1. Purpose
This policy describes how Luminar Invest Capital DMCC identifies, prevents, manages and — where residual risk remains — discloses conflicts of interest that may arise in the course of its wealth management activities.
2. Identified categories of conflict
- Between Luminar Invest and a client (e.g. proprietary positions)
- Between two or more clients (e.g. block allocations)

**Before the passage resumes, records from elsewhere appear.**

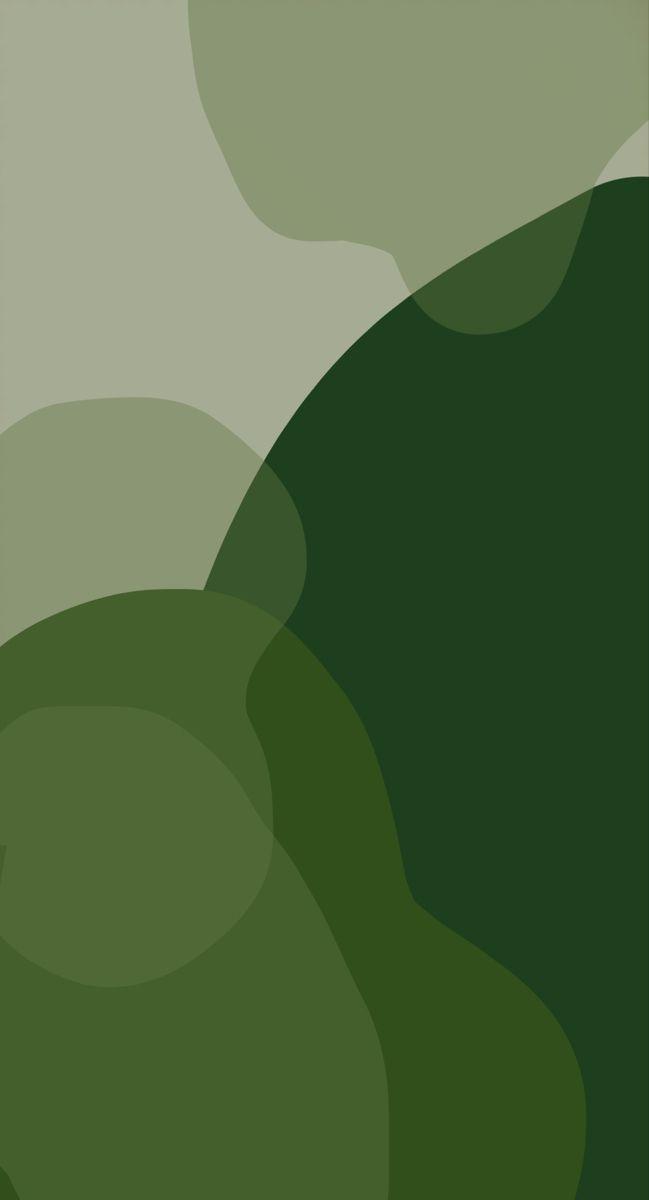 green wallpaper💚💚💚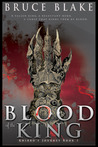 Blood of the King (Khirro's Journey, #1)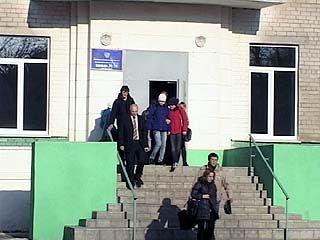 Война за учеников разгорелась между директорами нескольких школ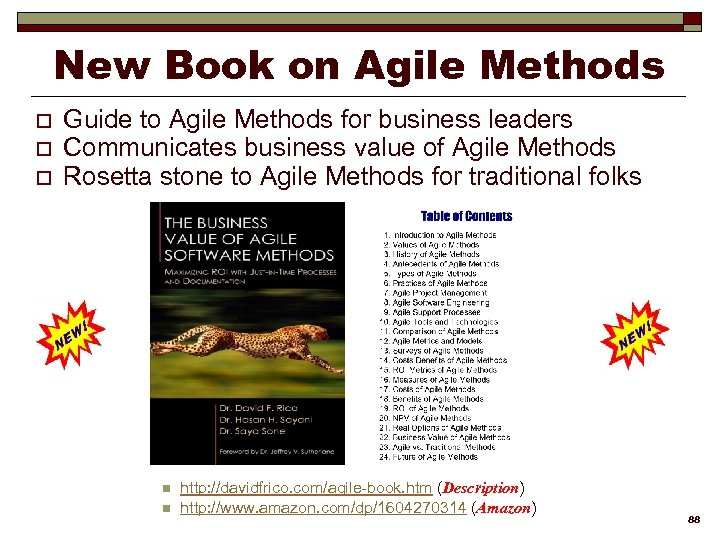 New Book on Agile Methods o o o Guide to Agile Methods for business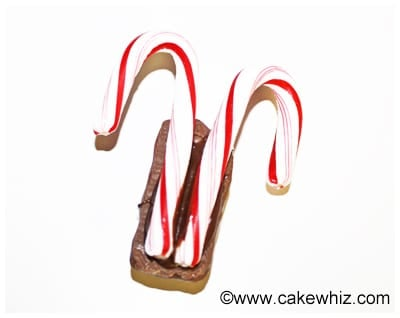 rudolph-chocolate-bars-10
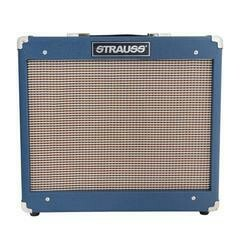 Strauss SVT-15R 15 Watt Valve Combo Amplifier with Reverb (Blue)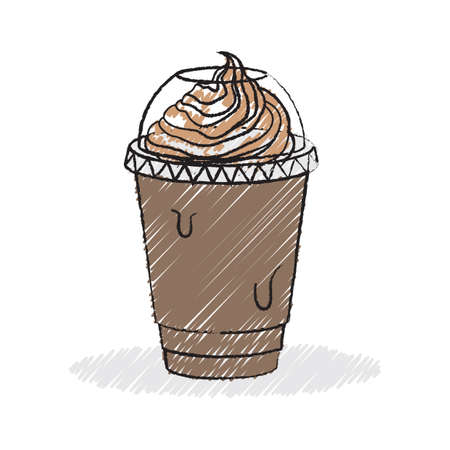 blended: ice blended coffee with cream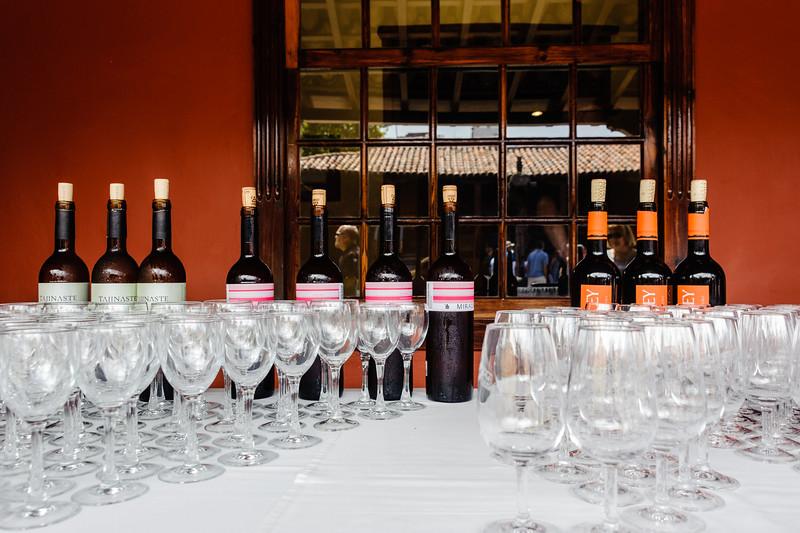 Wine - Tenerife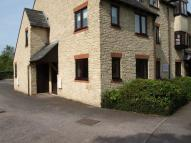Flat to rent in Witney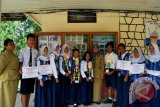 SMPN 1 Muara Teweh Juara II PMR Kalteng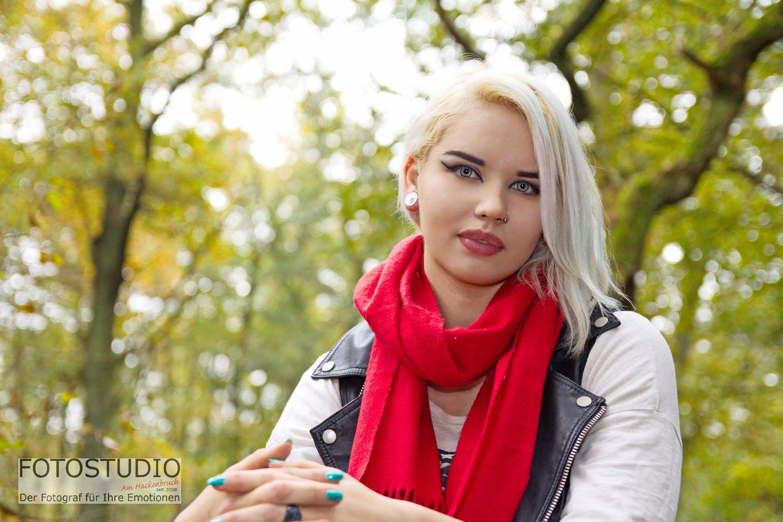 030_141030-knutas_9x13c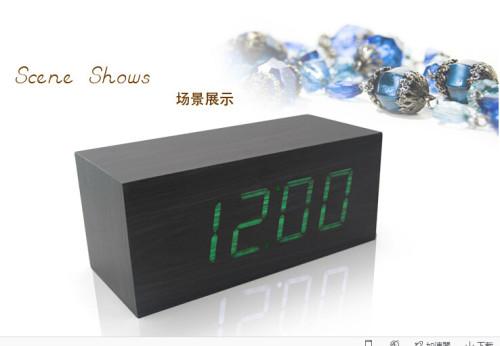 Wholesale ZJ-001K Green Light  Hight Quality MDF Digital Wooden Clcok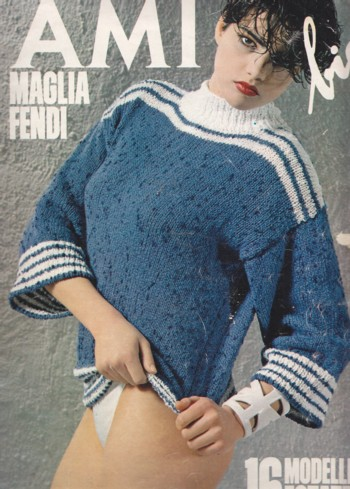 Image for Ami bis:  Maglia fendi:  16 sweater projects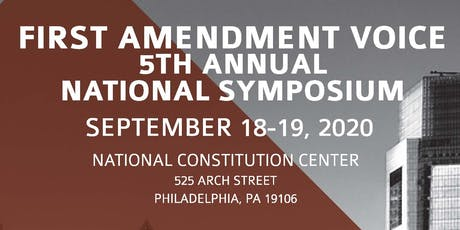 5th Annual First Amendment Voice National Symposium tickets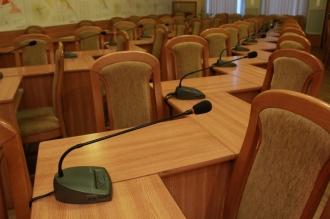 Ședința CMC, anulată din lipsă de cvorum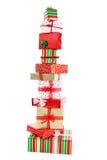 Una torre de los regalos de la Navidad Imagen de archivo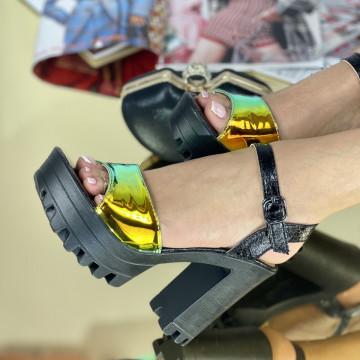 Sandale Cu Toc Comenda Negre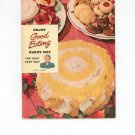 Enjoy Good Eating Every Day Cookbook by Spry Shortening Vintage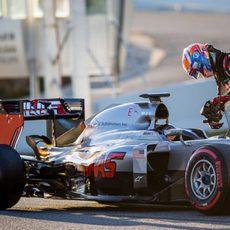 El Haas deja tirado en pista a Grosjean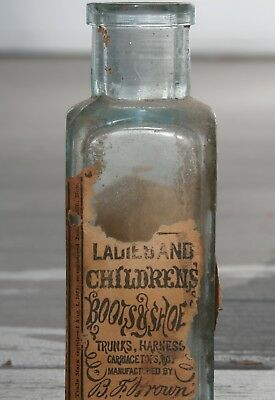 Antique BROWN'S Labeled LADIES' AND CHILDREN'S BOOTS & SHOE DRESSING BOTTLE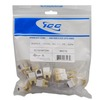 ICC IC1076FCWH White High Density RJ-11 Voice Keystone Jack 25 Pack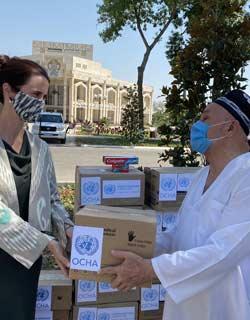 Health Tourism In Uzbekistan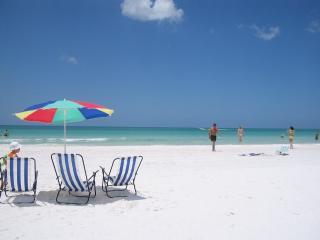 Paradise on Siesta Key - Siesta Key vacation rentals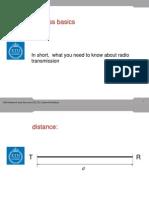 basics_telecommmunications.pdf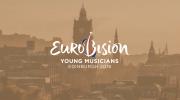 konkurs-eurowizji-dla-mlodych-muzykow-2018-w-tvp-kultura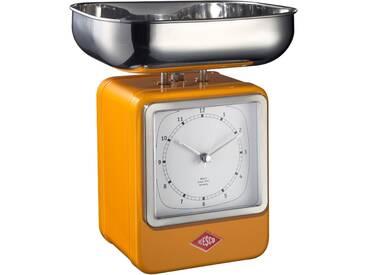 Retro - Küchenwaage mit Uhr - Orange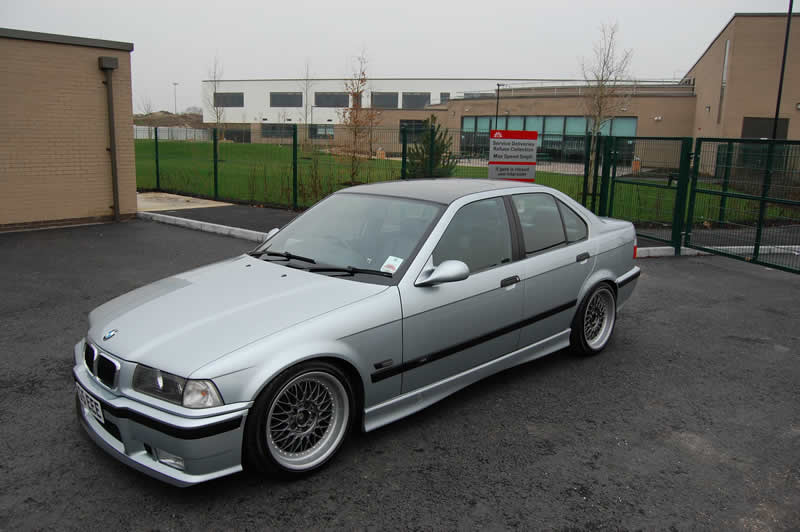 1996 BMW M3 Evo Saloon 312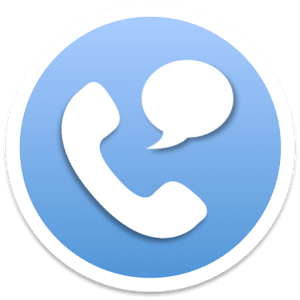 Callgram - Telegram free calls icon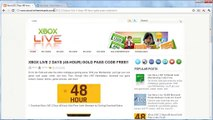Get Free Xbox Live Gold 48-hour 2 Day Pass Codes Xbox Live Gold Membership 2014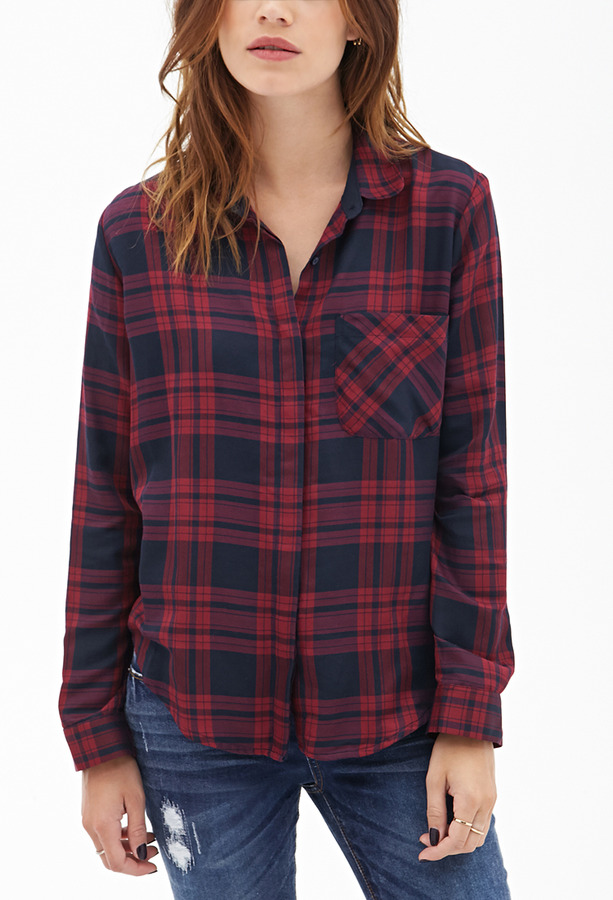 Forever 21 Tartan Plaid Blouse | Where to buy & how to wear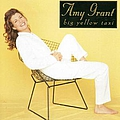 Amy Grant - Big Yellow Taxi album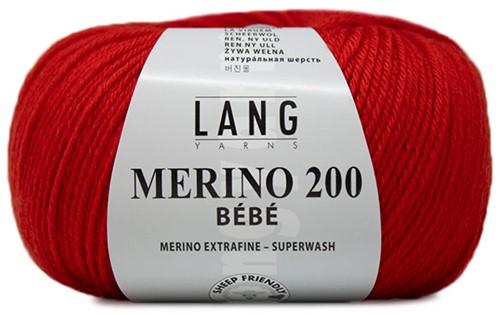 Lang Yarns Merino 200 Bebe 360 Red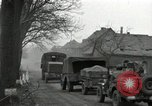 Image of U.S. troops roll into Germany in World War II Altenkirchen Germany, 1945, second 10 stock footage video 65675074327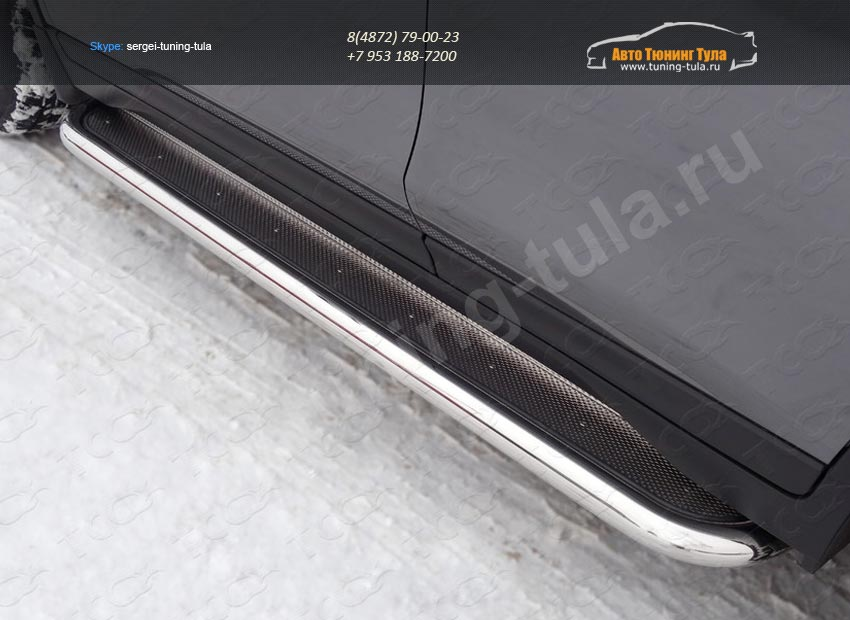 Nissan X-Trail 2015-Пороги с площадкой (нерж. лист) 60,3 мм /арт.808-7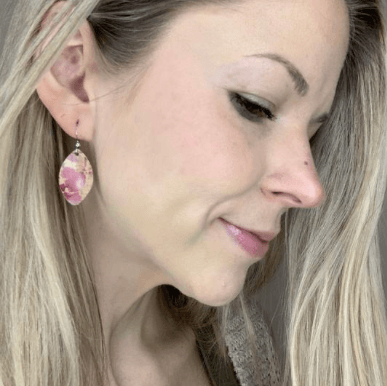 Pink Splash Cork Small Leaf Earrings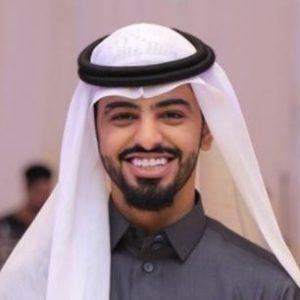 Rayan AlAhmari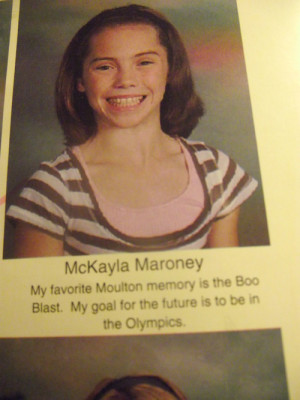 ... her elementary school yearbook quote. She's always wanted it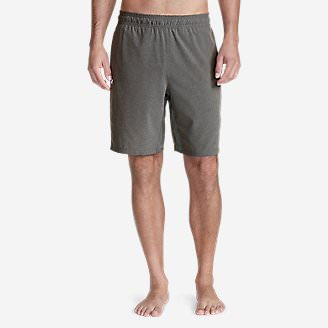 Men's Meridian Pro 9' Shorts w/ Compression Liner in Gray
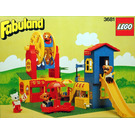 LEGO Amusement Park Set 3681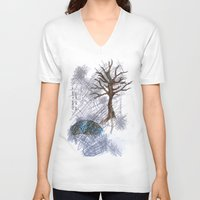 climbing V-neck T-shirts featuring Tree Climbing by Ericaphant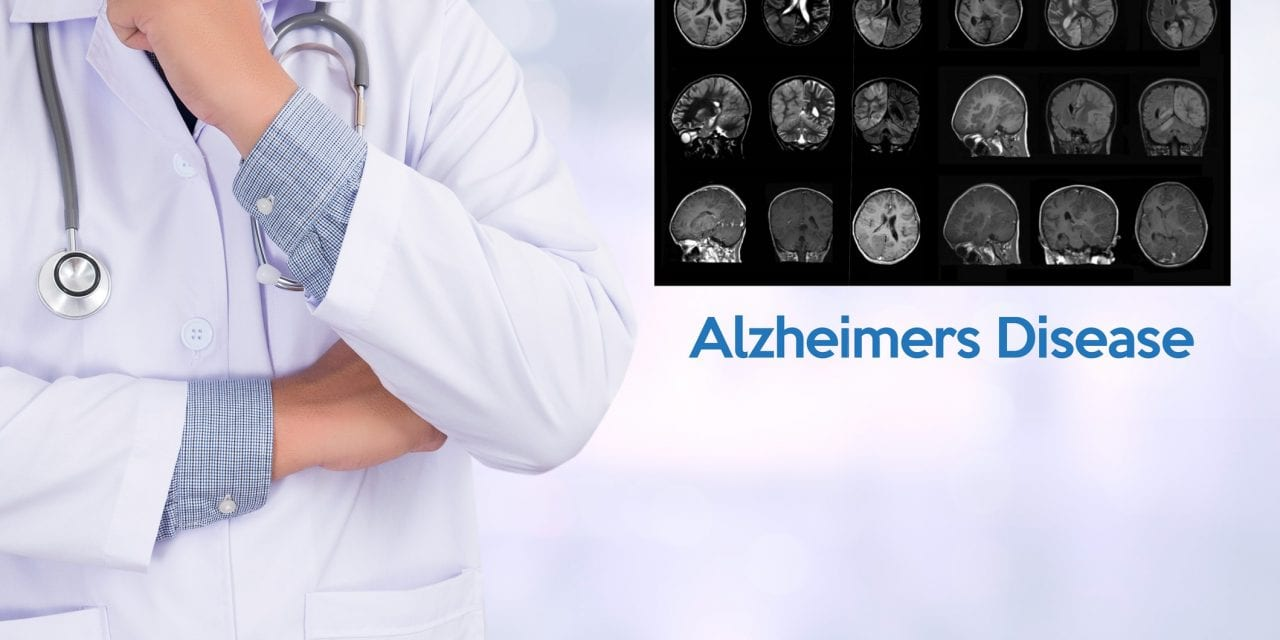 National Alzheimer's awareness campaign: open your mind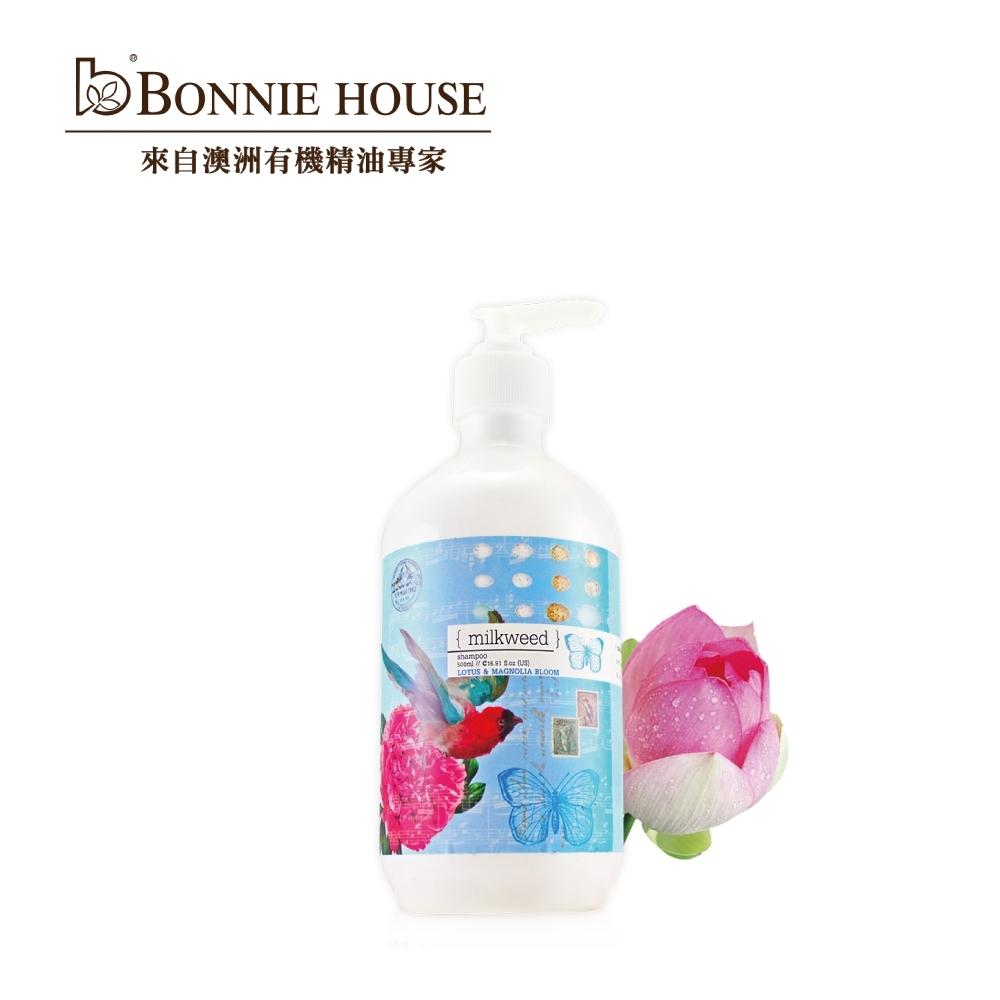 Bonnie House 乳草斑蝶蓮花玉蘭花洗髮乳500ml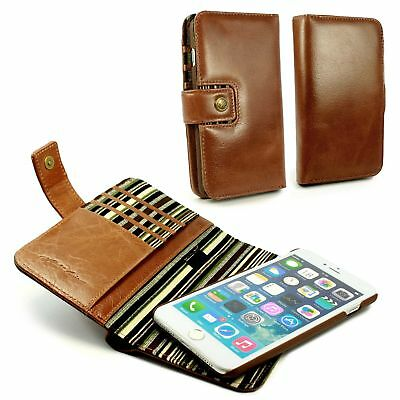 Alston Craig Genuine Leather Magnetic Wallet Case for iPhone 7 / 8 Plus - Brown
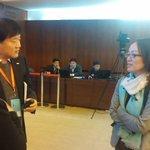 Дэлхийн шилдэг эрдэмтэд, экспертүүдтэй Монгол судлаачид хамтын ажиллагаа тогтоож бна! https://t.co/HdgrwUqHDk
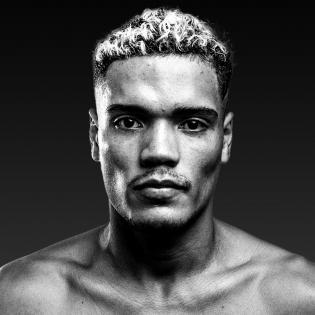 Amilcar Vidal fighter profile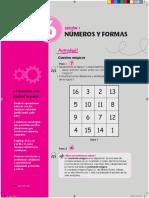 Matemátick0665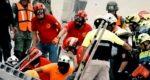 Identifican a los 7 fallecidos por derrumbe en Monterrey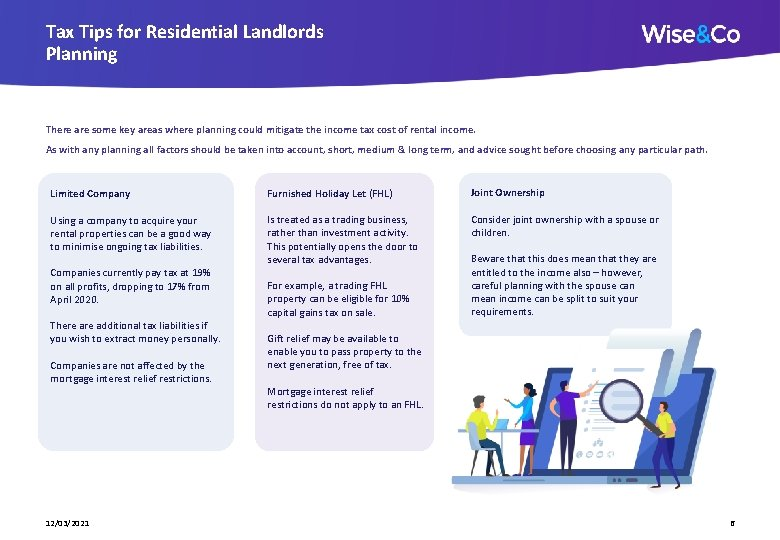 Tax Tips for Residential Landlords Planning There are some key areas where planning could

- Between a staff member and a client (personal account dealing)
- Between Luminar Invest and a service provider (research, custody, execution)
3. Preventive measures
- Zero retrocession policy. Luminar Invest does not accept inducements, kick-backs or trailing commissions from third-party product providers.
- Information barriers between the discretionary management desk and the research / corporate access teams.
- Personal account dealing rules requiring pre-clearance and minimum holding periods for all staff.
- Gifts and hospitality register with a hard cap above which approval is required from the Chief Compliance Officer.
- Allocation policy ensuring fair and proportional allocation of block trades across client portfolios.
4. Disclosure
Where a conflict cannot be reasonably avoided or managed, it is disclosed to the affected client(s) in writing before the relevant service is provided, with sufficient detail to allow an informed decision.
5. Governance
The conflicts register is maintained by the Chief Compliance Officer, reviewed quarterly by the Risk Committee and annually by the Board.